21/01/18 às 00:35 Atualizado em 08/10/19 as 20:24
Café com Canela, de Ary Rosa e Glenda Nicácio

Café só para os íntimos

 

Para compreender Café com Canela é preciso caminhar por outras considerações que por fim nos levarão de volta ao filme baiano. Porque o filme de Glenda Nicácio e Ary Rosa inverte uma tradição indireta inserida no campo do cinema brasileiro (mas que a bem da verdade se espalha para outras áreas da produção de imagens). E faz isso com tanta naturalidade que por vezes parece nem sem se dar conta.

Desde a tradição etnográfica, passando por documentários-realidade e chegando a produções sobre o período escravocrata, por exemplo, o cinema assimila o gesto de mostrar a imagem negra (a subjetividade negra, o corpo negro, a experiência negra em todas as suas variantes, portanto) como uma manifestação sem presença sobre si, construindo assim duas premissas:

1. A imagem negra não tem domínio sobre si, cabendo a esta imagem existir pela conduta e vontade de terceiros (do enquadramento que registra personagens negros/as como molduras, dos roteiros que abandonam estas personagens).

2. A imagem negra não tem permanência, dura o quanto durar um plano, some da existência assim que some da tela sem sequer deixar rastros.

Essas duas premissas formarão, pelo tempo, uma terceira. Aqui entramos na questão mais íntima do texto.

Sendo essas imagens de domínio público, sua natureza torna-se então desprovida do elemento que sintetiza as discussões sobre ausências na representação: intimidade.
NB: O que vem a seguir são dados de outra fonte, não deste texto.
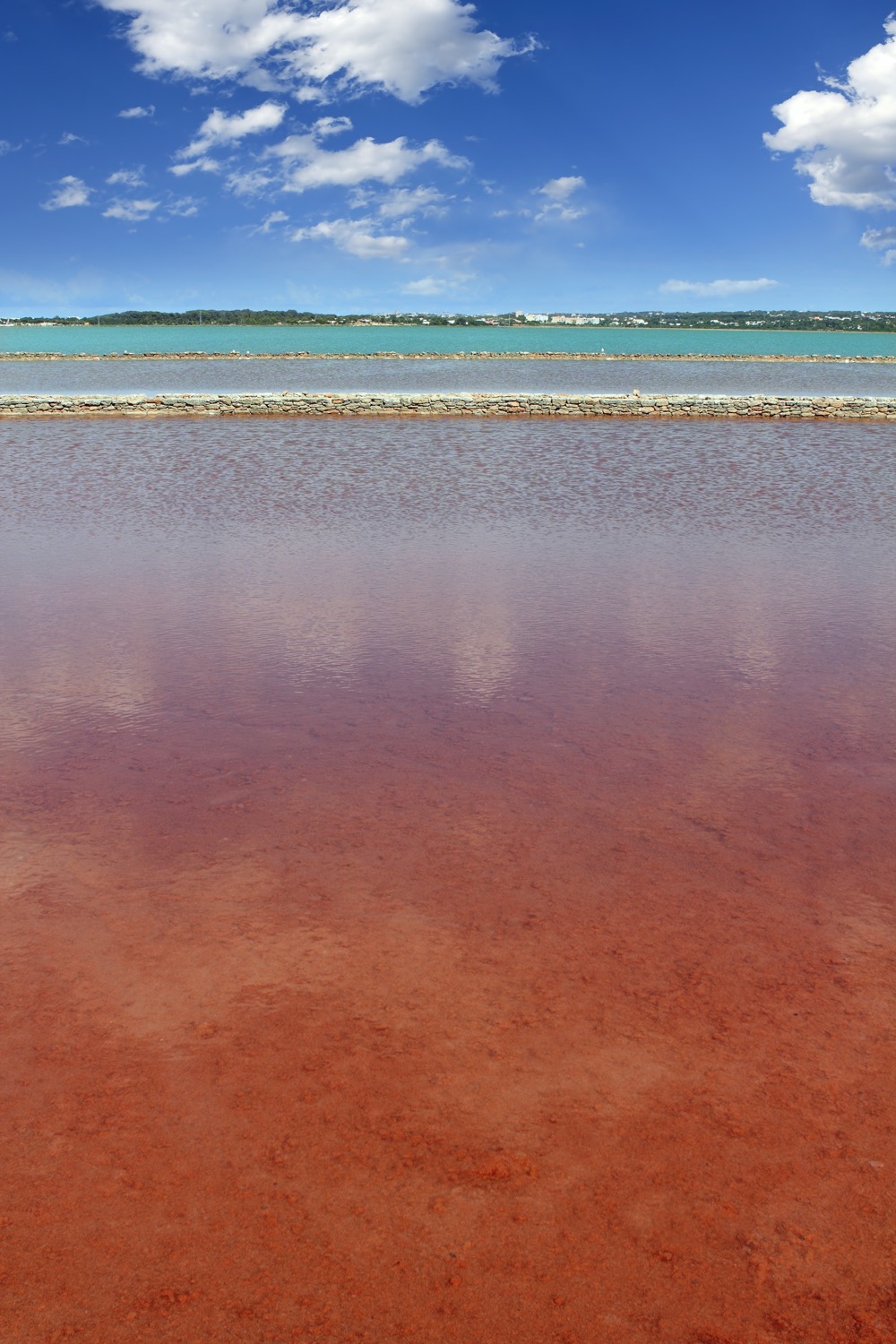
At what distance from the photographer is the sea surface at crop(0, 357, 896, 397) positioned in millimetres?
39375

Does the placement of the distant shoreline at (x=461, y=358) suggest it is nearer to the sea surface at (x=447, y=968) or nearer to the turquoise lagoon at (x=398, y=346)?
the turquoise lagoon at (x=398, y=346)

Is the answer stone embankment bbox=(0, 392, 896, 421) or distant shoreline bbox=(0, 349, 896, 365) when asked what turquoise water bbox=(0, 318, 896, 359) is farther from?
stone embankment bbox=(0, 392, 896, 421)

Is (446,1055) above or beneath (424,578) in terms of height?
beneath

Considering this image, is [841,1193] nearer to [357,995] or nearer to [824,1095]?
[824,1095]

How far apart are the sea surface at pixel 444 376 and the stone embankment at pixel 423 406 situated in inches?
304

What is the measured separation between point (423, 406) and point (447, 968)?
26.1 metres

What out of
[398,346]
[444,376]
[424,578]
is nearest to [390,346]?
[398,346]

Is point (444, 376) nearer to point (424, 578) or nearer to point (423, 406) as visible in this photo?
point (423, 406)

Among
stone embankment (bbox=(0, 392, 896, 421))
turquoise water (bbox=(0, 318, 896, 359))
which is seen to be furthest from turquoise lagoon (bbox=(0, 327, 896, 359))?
stone embankment (bbox=(0, 392, 896, 421))

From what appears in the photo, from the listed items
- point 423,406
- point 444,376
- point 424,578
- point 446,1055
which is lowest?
point 446,1055

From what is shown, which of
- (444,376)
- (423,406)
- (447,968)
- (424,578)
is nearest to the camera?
(447,968)

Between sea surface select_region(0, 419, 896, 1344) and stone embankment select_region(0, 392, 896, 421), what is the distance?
64.8ft

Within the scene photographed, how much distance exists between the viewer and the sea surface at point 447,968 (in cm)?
286

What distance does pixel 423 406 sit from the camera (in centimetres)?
2880
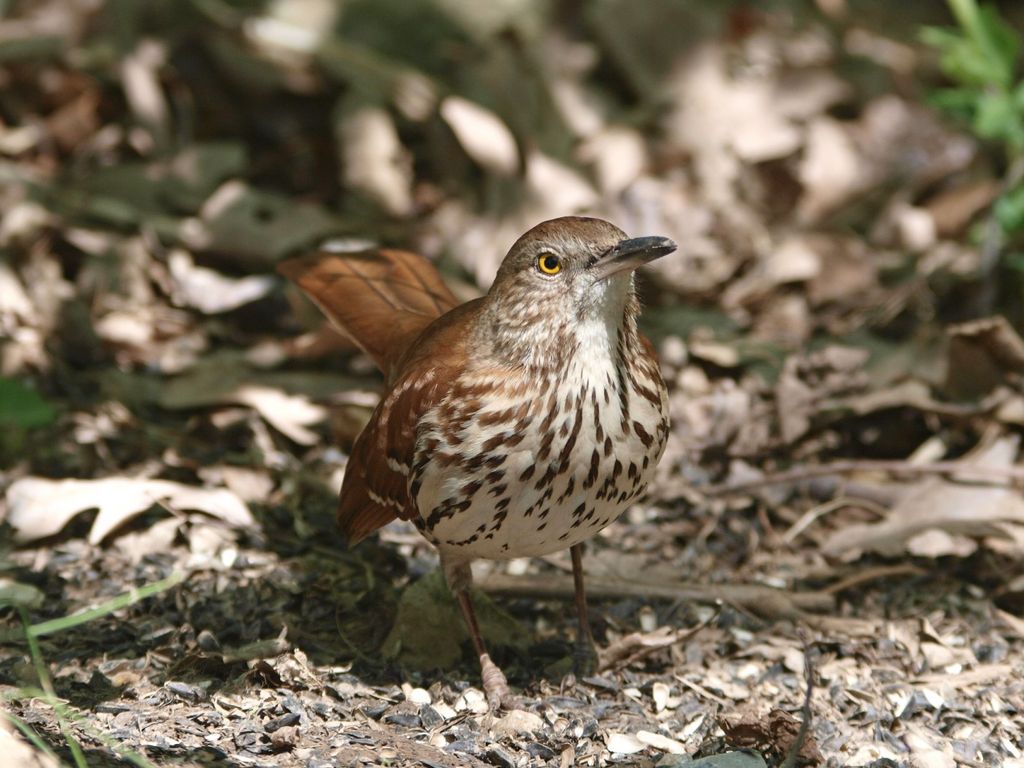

A imagem negra, a subjetividade negra, a experiência negra, são todas manifestações de uma intimidade na maioria das vezes surrupiada pelo olhar hegemônico (que vê e que faz cinema). Uma vez entendida tal intimidade muitas vezes como elaboração de enfrentamento do mundo e de suas estruturas, alcançamos a porta de entrada deste Café com Canela.

A sequência inicial tem por centro as filmagens em arquivo de um aniversário em família. Estamos no coração do filme, e a partir daí irradiaremos pelos efeitos desse episódio central.

Ivan (Babu Santana) fala sobre sua mudança para a capital ocorrida anos antes. “Pense uma putaria, era eu”, diz. O sujeito desenvolve aos poucos sua memória, e é bonito ver as sutilezas que Babu cria em pequenos gestos, a fazer de seu corpo um conflito de expectativas. O relato passa a ser sobre seu primeiro e único amor. A câmera altera a posição, sai do lado esquerdo e vem para o direito; assim que o movimento se encerra, o personagem passa a falar como se sussurrasse. Finda-se a história e a fala de outra personagem nos devolve ao convívio comum. Ivan nos atravessa por sua intimidade e conta exatamente aquilo que quer contar.

Mesmo quando guarda certa de distância de suas protagonistas o filme elabora um senso íntimo palpável através dos vínculos. Nesse sentido, outra seqüência específica vale a lembrança.

Três portas surgem enquadradas num plano estático. Parecem ser do mesmo local. Por uma porta vemos Violeta saindo para vender coxinhas. Pela segunda porta vemos a vizinha que lava a calçada. Pela terceira porta Adolfo sai para passear com seu cão. As imagens então se atravessam, as três personagens ocupam umas as portas (os enquadramentos) das outras. Um último enquadramento mostra então as três personagens no mesmo plano, revelando ainda que as três portas na verdade são de casas distintas. Há nessas sequências o pensar íntimo de um cinema que, se não necessariamente inédito, revela o olhar próprio de uma nova geração de cineastas brasileiros, jovens e negros/as, que cada vez mais tornam-se incontornáveis por construírem referências próprias com códigos próprios (há uma noção de comunidade bastante específica em Café com Canela)  e por referenciarem algumas outras construções. Há uma forte aproximação entre Café… e filmes africanos como Bamako, de 2006, na construção do embate entre imagens públicas e imagens íntimas, ao mesmo tempo em que dialoga com filmes como Quintal, curta-metragem de André Novais Oliveira, sob a perspectiva de um aprofundamento no íntimo por meio de um surrealismo específico, do povo, da rua.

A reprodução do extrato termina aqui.